In an age when cyber attacks are rising but cybersecurity experts are in short supply, professionals in procurement jobs and supply chain jobs must take steps to maximise their organisation’s security.

A new US study has shown that most organisations clearly recognise the need for cybersecurity professionals but still struggle to source candidates with both work experience and the relevant skill sets from the available labour market. Spend analytics expert Brian Seipel has suggested a series of high-level steps that staff occupying supply chain jobs should take to compensate for the absence of suitably qualified cybersecurity experts.

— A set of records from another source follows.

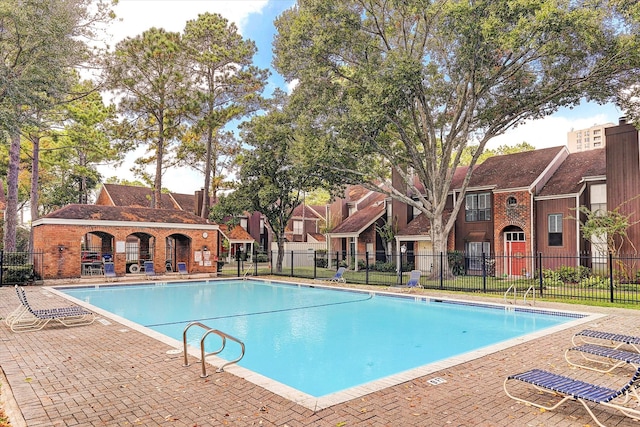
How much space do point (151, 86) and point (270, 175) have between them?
11.0 meters

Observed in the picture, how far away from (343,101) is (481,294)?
1181 cm

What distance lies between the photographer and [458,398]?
527 centimetres

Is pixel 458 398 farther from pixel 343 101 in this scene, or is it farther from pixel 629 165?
pixel 629 165

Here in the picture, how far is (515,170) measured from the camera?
26.3 meters

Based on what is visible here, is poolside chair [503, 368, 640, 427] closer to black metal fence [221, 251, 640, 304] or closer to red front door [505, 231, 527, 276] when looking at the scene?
black metal fence [221, 251, 640, 304]

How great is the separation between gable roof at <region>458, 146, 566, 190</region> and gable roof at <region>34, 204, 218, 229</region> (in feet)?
60.3

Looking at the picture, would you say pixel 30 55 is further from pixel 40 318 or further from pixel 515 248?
pixel 515 248

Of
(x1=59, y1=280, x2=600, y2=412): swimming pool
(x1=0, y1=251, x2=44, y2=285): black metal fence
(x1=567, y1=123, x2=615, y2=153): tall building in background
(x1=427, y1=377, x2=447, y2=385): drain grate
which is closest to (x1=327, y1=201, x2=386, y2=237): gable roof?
(x1=59, y1=280, x2=600, y2=412): swimming pool

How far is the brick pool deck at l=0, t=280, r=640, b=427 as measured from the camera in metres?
4.61

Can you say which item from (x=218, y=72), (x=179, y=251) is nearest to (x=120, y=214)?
(x=179, y=251)

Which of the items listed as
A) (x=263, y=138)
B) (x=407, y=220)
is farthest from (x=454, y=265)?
(x=263, y=138)

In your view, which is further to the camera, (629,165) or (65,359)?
(629,165)

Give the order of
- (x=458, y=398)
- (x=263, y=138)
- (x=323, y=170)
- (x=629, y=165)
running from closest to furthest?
(x=458, y=398)
(x=629, y=165)
(x=323, y=170)
(x=263, y=138)

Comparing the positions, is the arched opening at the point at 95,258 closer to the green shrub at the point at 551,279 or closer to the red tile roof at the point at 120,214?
the red tile roof at the point at 120,214
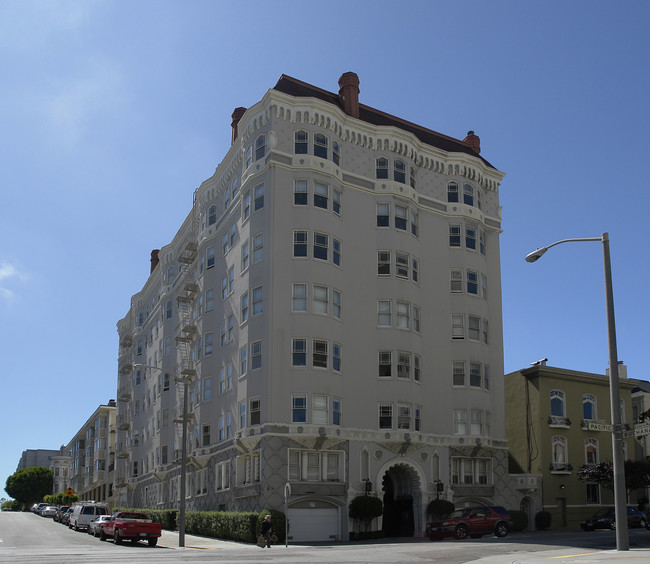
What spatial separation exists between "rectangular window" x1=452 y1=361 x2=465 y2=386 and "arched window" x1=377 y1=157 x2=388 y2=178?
12.3 metres

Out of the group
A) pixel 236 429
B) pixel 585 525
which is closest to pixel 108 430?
pixel 236 429

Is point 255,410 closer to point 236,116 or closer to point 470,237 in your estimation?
point 470,237

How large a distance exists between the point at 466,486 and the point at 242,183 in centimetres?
2213

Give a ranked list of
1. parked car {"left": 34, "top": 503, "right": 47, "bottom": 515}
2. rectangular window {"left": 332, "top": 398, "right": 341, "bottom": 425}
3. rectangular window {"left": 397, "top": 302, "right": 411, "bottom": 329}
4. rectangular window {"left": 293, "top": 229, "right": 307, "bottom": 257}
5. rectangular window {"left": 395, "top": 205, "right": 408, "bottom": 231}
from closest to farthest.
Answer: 1. rectangular window {"left": 332, "top": 398, "right": 341, "bottom": 425}
2. rectangular window {"left": 293, "top": 229, "right": 307, "bottom": 257}
3. rectangular window {"left": 397, "top": 302, "right": 411, "bottom": 329}
4. rectangular window {"left": 395, "top": 205, "right": 408, "bottom": 231}
5. parked car {"left": 34, "top": 503, "right": 47, "bottom": 515}

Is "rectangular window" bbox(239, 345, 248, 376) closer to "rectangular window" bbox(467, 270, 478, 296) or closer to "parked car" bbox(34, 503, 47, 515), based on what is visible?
"rectangular window" bbox(467, 270, 478, 296)

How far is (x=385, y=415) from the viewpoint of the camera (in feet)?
141

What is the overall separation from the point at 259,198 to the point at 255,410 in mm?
11847

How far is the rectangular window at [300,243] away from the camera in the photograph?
138ft

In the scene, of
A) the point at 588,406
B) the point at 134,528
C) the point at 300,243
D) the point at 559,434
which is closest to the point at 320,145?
the point at 300,243

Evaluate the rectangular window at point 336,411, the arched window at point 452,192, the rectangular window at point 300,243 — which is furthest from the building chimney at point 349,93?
the rectangular window at point 336,411

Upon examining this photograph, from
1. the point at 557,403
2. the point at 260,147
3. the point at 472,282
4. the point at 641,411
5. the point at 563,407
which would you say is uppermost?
the point at 260,147

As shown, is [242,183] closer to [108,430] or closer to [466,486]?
[466,486]

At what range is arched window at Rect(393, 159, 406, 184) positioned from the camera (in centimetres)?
4738

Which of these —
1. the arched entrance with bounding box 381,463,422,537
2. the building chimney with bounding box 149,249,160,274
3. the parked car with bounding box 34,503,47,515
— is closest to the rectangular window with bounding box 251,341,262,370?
the arched entrance with bounding box 381,463,422,537
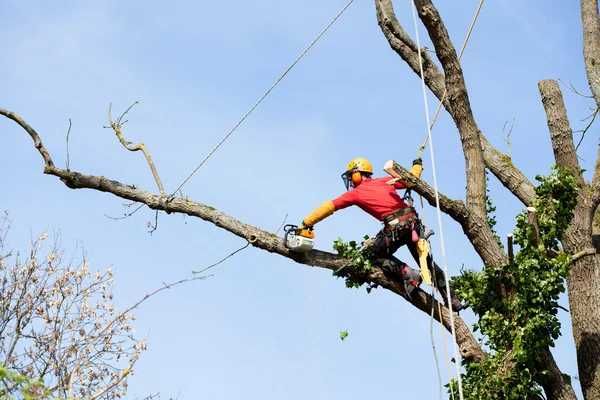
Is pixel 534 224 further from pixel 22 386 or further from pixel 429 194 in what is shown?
pixel 22 386

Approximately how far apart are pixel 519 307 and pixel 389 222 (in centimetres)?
121

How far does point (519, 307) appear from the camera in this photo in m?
7.06

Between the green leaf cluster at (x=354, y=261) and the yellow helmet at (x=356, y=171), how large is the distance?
538mm

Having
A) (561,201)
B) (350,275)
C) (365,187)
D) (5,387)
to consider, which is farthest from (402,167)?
(5,387)

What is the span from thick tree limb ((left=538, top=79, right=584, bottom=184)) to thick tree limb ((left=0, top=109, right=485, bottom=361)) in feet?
7.32

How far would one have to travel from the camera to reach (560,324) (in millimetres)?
7090

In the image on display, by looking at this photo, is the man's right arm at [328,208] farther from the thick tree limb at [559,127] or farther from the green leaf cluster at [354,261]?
the thick tree limb at [559,127]

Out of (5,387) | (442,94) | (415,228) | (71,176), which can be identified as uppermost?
(442,94)

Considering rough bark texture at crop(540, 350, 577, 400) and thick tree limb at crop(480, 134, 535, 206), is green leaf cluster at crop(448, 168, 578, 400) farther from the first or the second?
thick tree limb at crop(480, 134, 535, 206)

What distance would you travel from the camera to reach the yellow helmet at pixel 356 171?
7.59 meters

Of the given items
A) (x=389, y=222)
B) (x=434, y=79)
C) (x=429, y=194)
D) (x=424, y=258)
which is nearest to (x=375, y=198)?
(x=389, y=222)

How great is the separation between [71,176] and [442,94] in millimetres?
3512

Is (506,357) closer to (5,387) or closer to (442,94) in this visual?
(442,94)

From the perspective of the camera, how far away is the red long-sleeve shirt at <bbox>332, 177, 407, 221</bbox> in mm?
7363
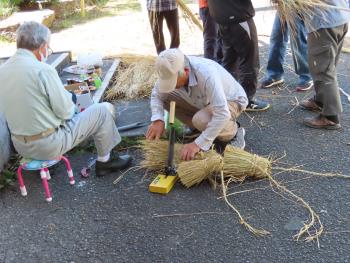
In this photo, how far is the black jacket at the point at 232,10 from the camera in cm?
357

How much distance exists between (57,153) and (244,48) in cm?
199

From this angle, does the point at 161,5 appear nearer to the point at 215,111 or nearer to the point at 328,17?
the point at 328,17

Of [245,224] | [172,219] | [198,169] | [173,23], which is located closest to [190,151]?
[198,169]

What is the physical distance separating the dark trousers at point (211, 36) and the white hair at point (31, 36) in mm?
2641

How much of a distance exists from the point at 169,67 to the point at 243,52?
132 cm

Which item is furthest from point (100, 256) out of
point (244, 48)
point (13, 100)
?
point (244, 48)

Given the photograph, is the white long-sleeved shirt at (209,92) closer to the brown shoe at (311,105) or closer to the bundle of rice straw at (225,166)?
the bundle of rice straw at (225,166)

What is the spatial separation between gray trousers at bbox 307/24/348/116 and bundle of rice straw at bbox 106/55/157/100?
2.01 m

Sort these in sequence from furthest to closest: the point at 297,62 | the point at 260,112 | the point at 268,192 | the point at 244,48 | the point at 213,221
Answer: the point at 297,62 → the point at 260,112 → the point at 244,48 → the point at 268,192 → the point at 213,221

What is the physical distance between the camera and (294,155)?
3273mm

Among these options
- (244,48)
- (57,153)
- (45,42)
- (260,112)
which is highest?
(45,42)

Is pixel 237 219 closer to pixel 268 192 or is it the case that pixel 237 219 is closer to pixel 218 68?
pixel 268 192

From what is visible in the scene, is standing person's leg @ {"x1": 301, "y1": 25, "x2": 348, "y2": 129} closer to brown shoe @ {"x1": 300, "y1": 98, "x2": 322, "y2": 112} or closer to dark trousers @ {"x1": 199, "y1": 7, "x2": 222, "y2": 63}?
brown shoe @ {"x1": 300, "y1": 98, "x2": 322, "y2": 112}

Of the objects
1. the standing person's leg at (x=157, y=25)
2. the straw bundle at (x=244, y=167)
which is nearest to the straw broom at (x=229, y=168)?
the straw bundle at (x=244, y=167)
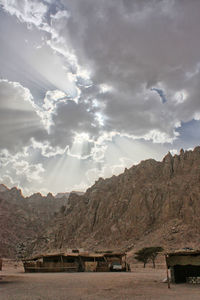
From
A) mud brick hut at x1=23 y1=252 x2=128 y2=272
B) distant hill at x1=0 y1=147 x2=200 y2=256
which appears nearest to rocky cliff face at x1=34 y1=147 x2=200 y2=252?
distant hill at x1=0 y1=147 x2=200 y2=256

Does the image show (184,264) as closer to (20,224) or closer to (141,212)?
(141,212)

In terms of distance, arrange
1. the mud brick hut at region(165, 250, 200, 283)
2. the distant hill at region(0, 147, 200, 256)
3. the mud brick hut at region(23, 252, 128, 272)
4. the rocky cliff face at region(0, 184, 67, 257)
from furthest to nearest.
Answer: the rocky cliff face at region(0, 184, 67, 257)
the distant hill at region(0, 147, 200, 256)
the mud brick hut at region(23, 252, 128, 272)
the mud brick hut at region(165, 250, 200, 283)

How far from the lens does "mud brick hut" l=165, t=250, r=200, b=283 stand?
61.4ft

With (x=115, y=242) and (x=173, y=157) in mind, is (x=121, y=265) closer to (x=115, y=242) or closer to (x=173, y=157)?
(x=115, y=242)

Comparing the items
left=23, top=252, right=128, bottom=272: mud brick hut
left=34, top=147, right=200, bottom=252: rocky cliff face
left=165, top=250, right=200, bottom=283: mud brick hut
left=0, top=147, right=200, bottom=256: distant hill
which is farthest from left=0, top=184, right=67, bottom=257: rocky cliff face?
left=165, top=250, right=200, bottom=283: mud brick hut

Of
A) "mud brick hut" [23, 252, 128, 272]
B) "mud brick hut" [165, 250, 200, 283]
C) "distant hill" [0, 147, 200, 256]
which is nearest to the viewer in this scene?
"mud brick hut" [165, 250, 200, 283]

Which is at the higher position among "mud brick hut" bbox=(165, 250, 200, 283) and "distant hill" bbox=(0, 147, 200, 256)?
"distant hill" bbox=(0, 147, 200, 256)

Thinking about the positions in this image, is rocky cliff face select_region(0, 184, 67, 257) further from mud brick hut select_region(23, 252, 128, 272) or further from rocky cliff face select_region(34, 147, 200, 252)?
mud brick hut select_region(23, 252, 128, 272)

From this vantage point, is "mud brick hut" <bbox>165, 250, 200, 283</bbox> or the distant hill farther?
the distant hill

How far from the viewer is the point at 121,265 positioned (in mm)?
40688

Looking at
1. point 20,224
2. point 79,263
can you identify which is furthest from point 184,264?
point 20,224

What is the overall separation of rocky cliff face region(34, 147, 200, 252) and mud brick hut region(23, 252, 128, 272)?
27.7 meters

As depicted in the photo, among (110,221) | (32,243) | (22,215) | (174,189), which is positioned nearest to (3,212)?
(22,215)

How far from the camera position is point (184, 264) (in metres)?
18.8
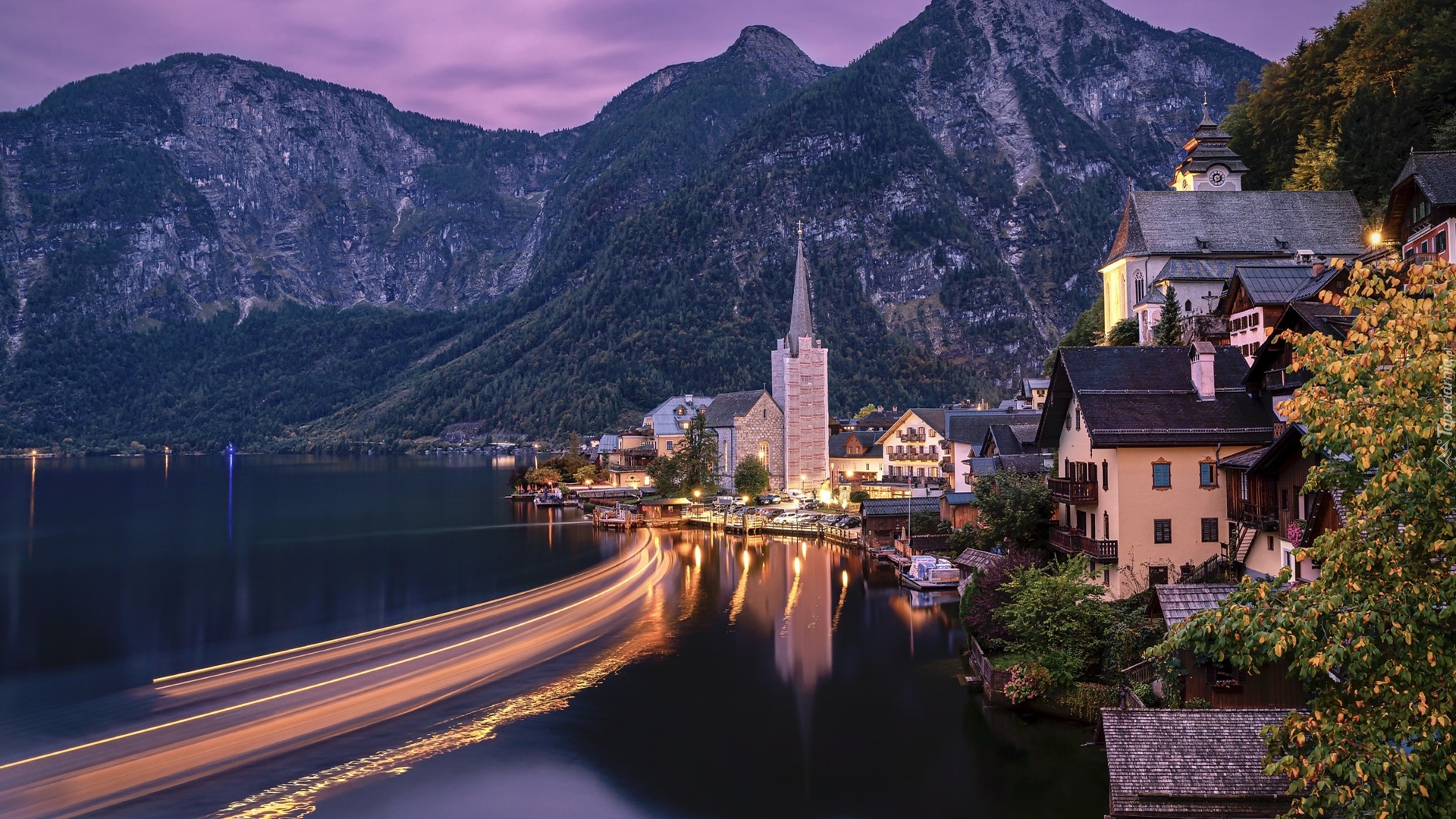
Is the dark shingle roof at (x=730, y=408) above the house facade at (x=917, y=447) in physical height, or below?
above

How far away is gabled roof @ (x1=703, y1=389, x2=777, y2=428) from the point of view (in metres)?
123

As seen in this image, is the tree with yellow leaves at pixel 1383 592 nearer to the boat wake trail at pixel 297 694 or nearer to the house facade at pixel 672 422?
the boat wake trail at pixel 297 694

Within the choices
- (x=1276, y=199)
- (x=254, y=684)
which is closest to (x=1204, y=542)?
(x=254, y=684)

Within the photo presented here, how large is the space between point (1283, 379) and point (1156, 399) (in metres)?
4.79

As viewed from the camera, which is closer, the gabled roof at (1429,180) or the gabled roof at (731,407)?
the gabled roof at (1429,180)

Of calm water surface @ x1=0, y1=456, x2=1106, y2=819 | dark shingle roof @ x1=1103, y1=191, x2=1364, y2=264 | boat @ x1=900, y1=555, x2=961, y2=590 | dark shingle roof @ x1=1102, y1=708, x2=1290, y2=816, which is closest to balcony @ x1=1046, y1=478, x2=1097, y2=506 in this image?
calm water surface @ x1=0, y1=456, x2=1106, y2=819

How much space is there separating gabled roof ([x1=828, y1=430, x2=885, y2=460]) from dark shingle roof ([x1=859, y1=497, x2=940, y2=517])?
29.1 m

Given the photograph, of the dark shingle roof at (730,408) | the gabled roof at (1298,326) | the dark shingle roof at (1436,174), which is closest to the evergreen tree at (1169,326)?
the dark shingle roof at (1436,174)

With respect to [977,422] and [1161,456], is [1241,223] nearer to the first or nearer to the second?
[977,422]

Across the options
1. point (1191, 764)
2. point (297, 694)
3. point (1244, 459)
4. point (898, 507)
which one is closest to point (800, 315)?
point (898, 507)

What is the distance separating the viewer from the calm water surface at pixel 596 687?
102 ft

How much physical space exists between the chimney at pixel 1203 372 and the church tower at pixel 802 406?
7975cm

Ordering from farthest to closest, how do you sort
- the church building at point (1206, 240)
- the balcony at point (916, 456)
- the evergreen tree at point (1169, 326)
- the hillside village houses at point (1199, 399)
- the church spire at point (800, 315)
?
the church spire at point (800, 315)
the balcony at point (916, 456)
the church building at point (1206, 240)
the evergreen tree at point (1169, 326)
the hillside village houses at point (1199, 399)

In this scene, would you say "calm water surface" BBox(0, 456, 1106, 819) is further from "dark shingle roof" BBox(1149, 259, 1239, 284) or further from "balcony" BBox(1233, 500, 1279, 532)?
"dark shingle roof" BBox(1149, 259, 1239, 284)
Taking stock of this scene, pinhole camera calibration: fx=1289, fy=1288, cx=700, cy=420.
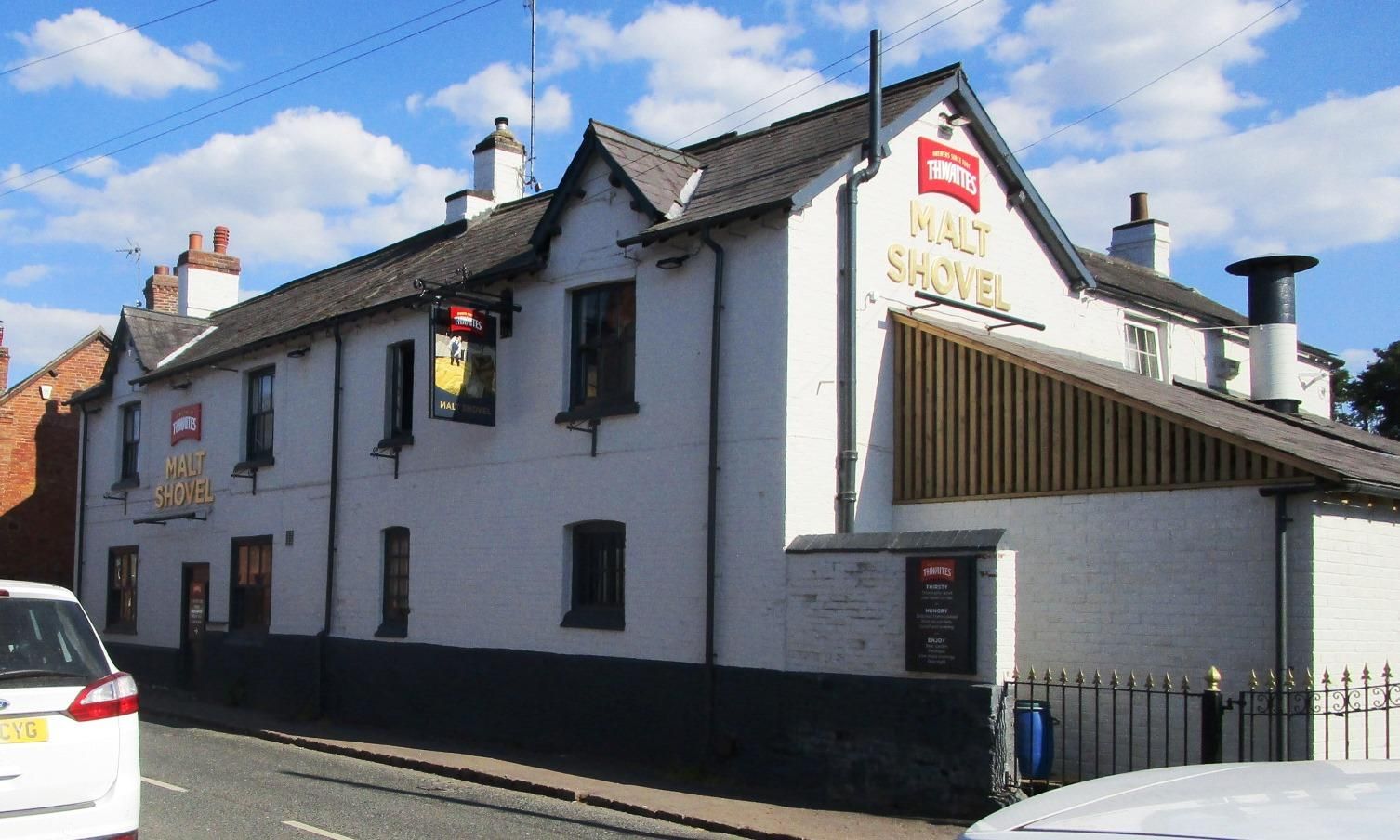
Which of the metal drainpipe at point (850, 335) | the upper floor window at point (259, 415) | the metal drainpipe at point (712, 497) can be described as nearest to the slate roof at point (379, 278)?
the upper floor window at point (259, 415)

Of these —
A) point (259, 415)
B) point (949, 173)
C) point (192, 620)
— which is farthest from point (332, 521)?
point (949, 173)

The guidance is particularly relevant as supply chains, even those of smaller enterprises, become increasingly globalised thanks to emerging new communications and data management technology. However, the regulatory landscape and the Standard Operating Procedures of each organisation too often lag behind these tech advances. Ironically, this means that as the use of tech increases, so too does the risk of cyber security threats, which could be catastrophic for the supply chain.

The four steps Seipel proposes can be taken immediately, as they don’t depend on input from cybersecurity experts. They are as follows:

  • Be clear about your organisation’s existing security policies in relation to the supply chain, including any third-party suppliers within it.
  • Remember that cybersecurity isn’t confined exclusively to technology but is also very much a human resource issue. Everyone with a supply chain job and procurement job needs to be aware of the kinds of cyber attacks that could damage the organisation. Even the most advanced tech security will fail if a team member clicks “on the wrong link in the wrong phishing email.”
  • Ensure that key suppliers confirm that they’re aware of these policies and have policies of their own that they’re implementing. After all, chains are only ever as strong as their weakest link: a supplier’s vulnerability can rapidly become yours.
  • Conduct regular information exchanges with all suppliers to ensure that both sides are fully compliant and aware of potential cyber security risks.